Notizen vom Nachbarn

■ „Jens und seine Eltern“ von Hans-Dieter Grabe, Sonntag, 22.15 Uhr, ZDF

Ein schwangerer Bauch. Die Hände der Mutter halten den gewölbten Leib sanft umschlossen - die gespannte Haut signalisiert: Die Entbindung steht unmittelbar bevor. Diese ersten Bilder von Jens und seine Eltern zittern ein wenig, und zu den Rändern hin werden sie dunkler. Sie stammen aus der Super-8-Kamera des zukünftigen Vaters und wurden gedreht fürs Familienalbum. Jetzt sind sie für ein Millionenpublikum im Fernsehen zu sehen, und der Vater kommentiert seinen eigenen kleinen Film aus dem Off. „Da war Mutter noch stolz.“ Verbitterung und auch Resignation liegt in den Worten des Mannes. Neun Jahre sind seit Entstehung der Aufnahmen vergangen, neun Jahre ist auch das Alter seines Sohnes Jens. Jens, seit seiner Geburt schwerstbehindert, ist ein Pflegefall bis an sein Lebensende. Aufgrund von Komplikationen während der Entbindung litt das Kind unter Sauerstoffmangel. Hinzu kam eine Gehirnblutung, als es mit einer Saugglocke geholt werden mußte.

Vom Behindertenalltag des Neunjährigen erzählt der Film eher beiläufig. Die Menschen, die Grabe beim Umgang mit Jens beobachtet hat, wirken behutsam und umsichtig. Das gilt für den Zivildienstleistenden Karsten ebenso wie für die Krankengymnastin, die versucht durch Körpertraining die spastischen Verkrampfungen im Körper des Jungen wenigstens kurzzeitig zu lockern.

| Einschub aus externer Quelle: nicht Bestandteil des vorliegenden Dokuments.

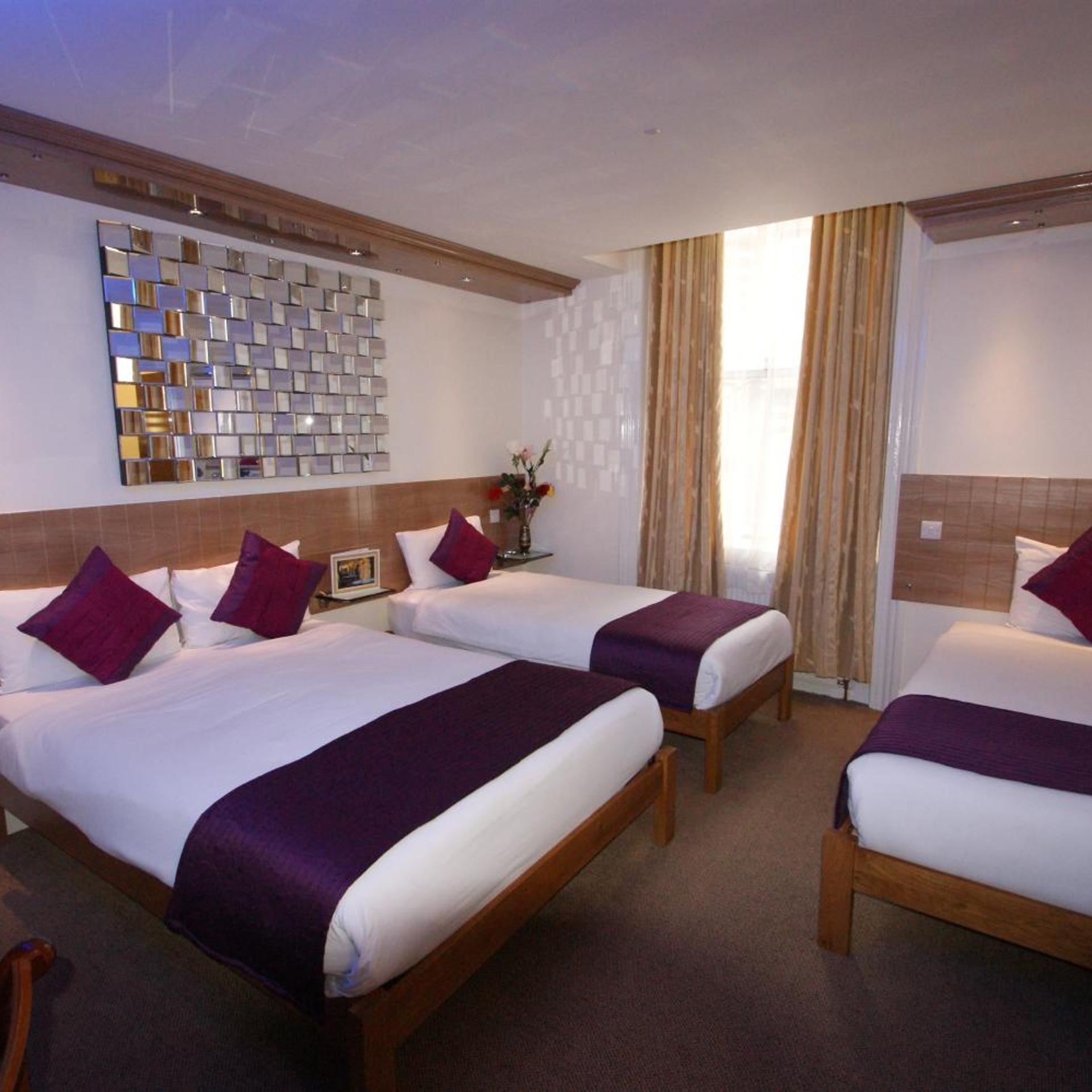 غرفة رباعية، Westpoint Hotel 3/10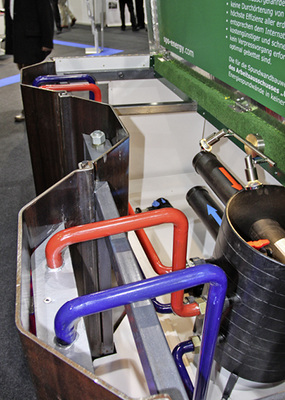 



9
 Thermisch aktivierte Spundwand mit SPS-Energiesonden. Je nach Grundwasserströmung liegt die Entzugsleistung zwischen 40 und 350 W/m
2
, frei von Wasser umspült sogar bei bis zu 1000 W/m
2
. 
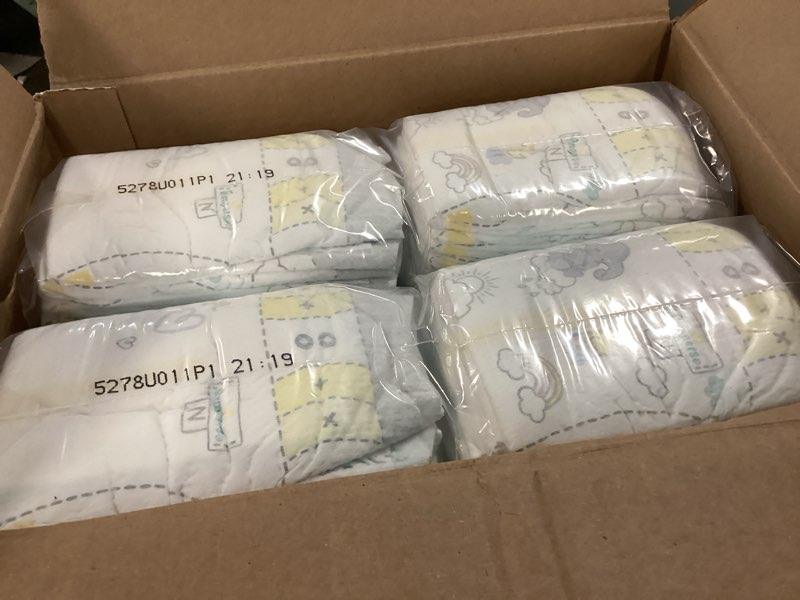 Condition photo showing New/Like New for Pampers Swaddlers Diapers, Size 0 (up to 10 lbs), 140 Count, Absorbent, Keeps Baby Dry and Comfortable, Skin Safe Disposable Baby Diaper (Packaging May Vary) Newborn 140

Der Film hat seine intensivsten Momente, wenn die Eltern im Gespräch mit dem Regisseur von sich erzählen. „Da haben wir also wirklich mal gedacht, wir wollen ihn am liebsten umbringen, weil er uns überhaupt keinen Raum mehr läßt für unser eigenes Leben“, erklärt der Vater, und als Grabe zwischenfragt: „Sie haben auch über ihre Gedanken miteinander gesprochen?“, berichtet die Frau: „Ich bin mir sehr sicher inzwischen, daß das Aussprechen dieser Gedanken ja letztlich verhindert hat, daß Jens Opfer unserer Hilflosigkeit und Gewalttätigkeit geworden ist.“

Grabes Interviewtechnik fordert nichts. Sie räumt lediglich Steine, die den Redefluß behindern könnten, aus dem Weg.

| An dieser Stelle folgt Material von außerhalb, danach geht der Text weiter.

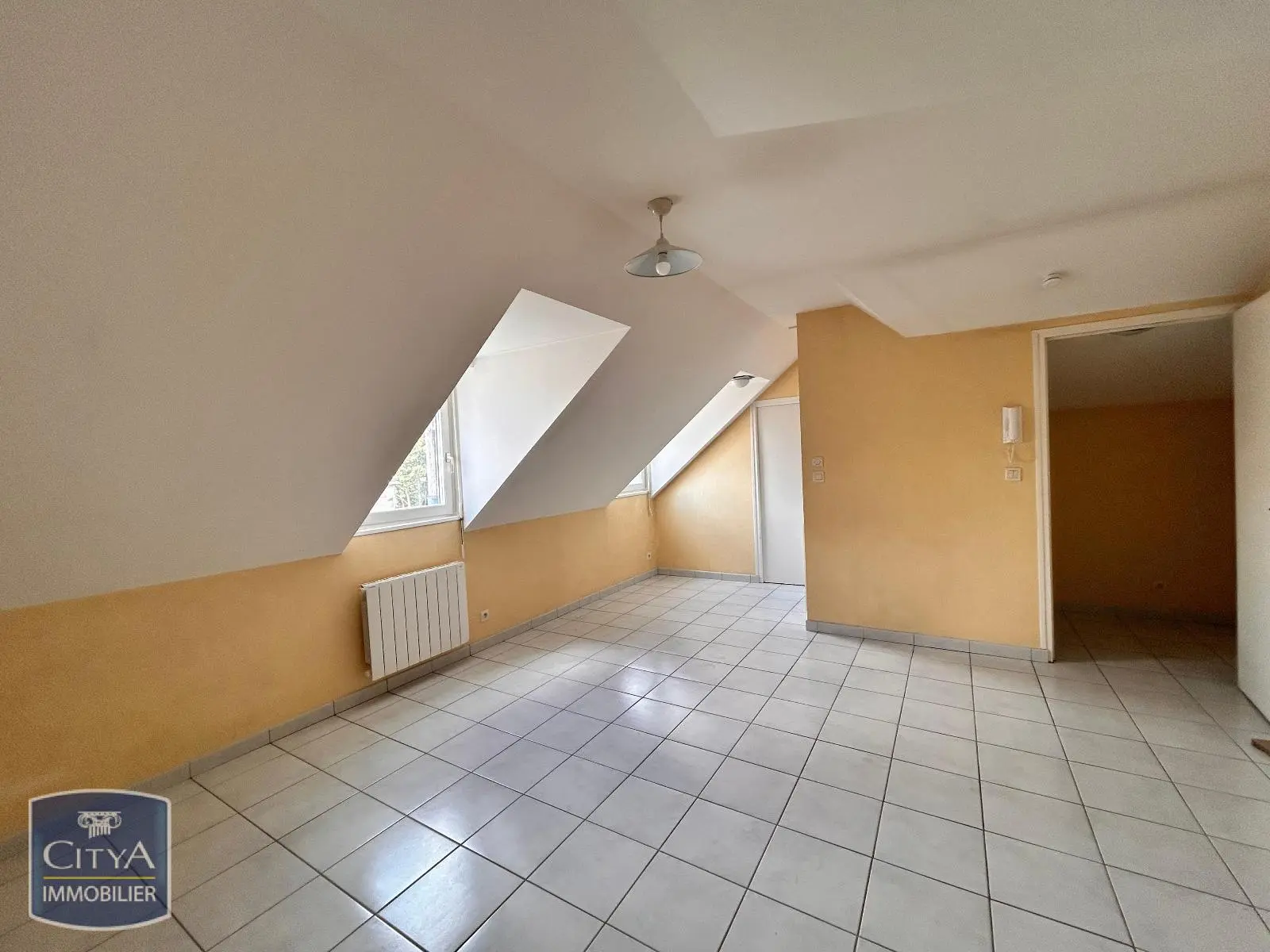Photo 1 Appartement 1 pièce 23.18m²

Der zweiten Hälfte des Films zuliebe ein Sprung: 1985 realisierte Grabe Hiroshima, Nagasaki - Atombombenopfer sagen aus. Mit unglaublichen Bildern werden hier die Schwierigkeiten geschildert, mit denen die Atombombenopfer in der japanischen Gesellschaft zu kämpfen haben. Ein Mann mit völlig vernarbtem Körper redet davon, wie er seine Verletzungen verheimlicht hat, um eine Frau zu finden. Erst in der Hochzeitsnacht wird die Angetraute der Wunden gewahr, die ihren Mann entstellen - sie verläßt den Raum, doch kurze Zeit später kehrt sie zurück. Noch heute sind die beiden verheiratet, und während der Mann von dieser Zeit spricht, legt ihm die Frau liebevoll die Hände auf den deformierten Leib.

Grabe konfrontiert den Zuschauer auch in Jens und seine Eltern mit der Qual und dem Schmerz seiner Gegenüber, aber auch hier glückt es, dank der Kameraarbeit Horst Bendels, den Film nicht in völligem Pessimismus versinken zu lassen, sondern kleine Momente der Zuversicht im Leben des Paares einzufangen. Auch wenn die Eltern beklagen, ihnen sei durch die Geburt des Kindes „alles zerstört worden“, so legen die Bilder gleichwohl die immense Zuneigung frei, mit der die Eltern ihrem Kind begegnen.

Hans Dieter Grabe, der auf Seminaren und Symposien immer wieder betont, seine Filme seien nicht für die große Leinwand, sondern für die kleine Mattscheibe gemacht, verdeutlicht auch mit Jens und seine Eltern, was Fernsehen in seinen besten Momenten sein kann: Notizen vom Nachbarn, zustande gekommen durch genaues Hinsehen und Hinhören und eine hohe Form von Integrität, die bei Grabe bereits zum Stilmittel geworden ist. Das all dies Lichtjahre entfernt ist vom modernen Hauruck-Journalismus der 1'30 -Generation versteht sich von selbst.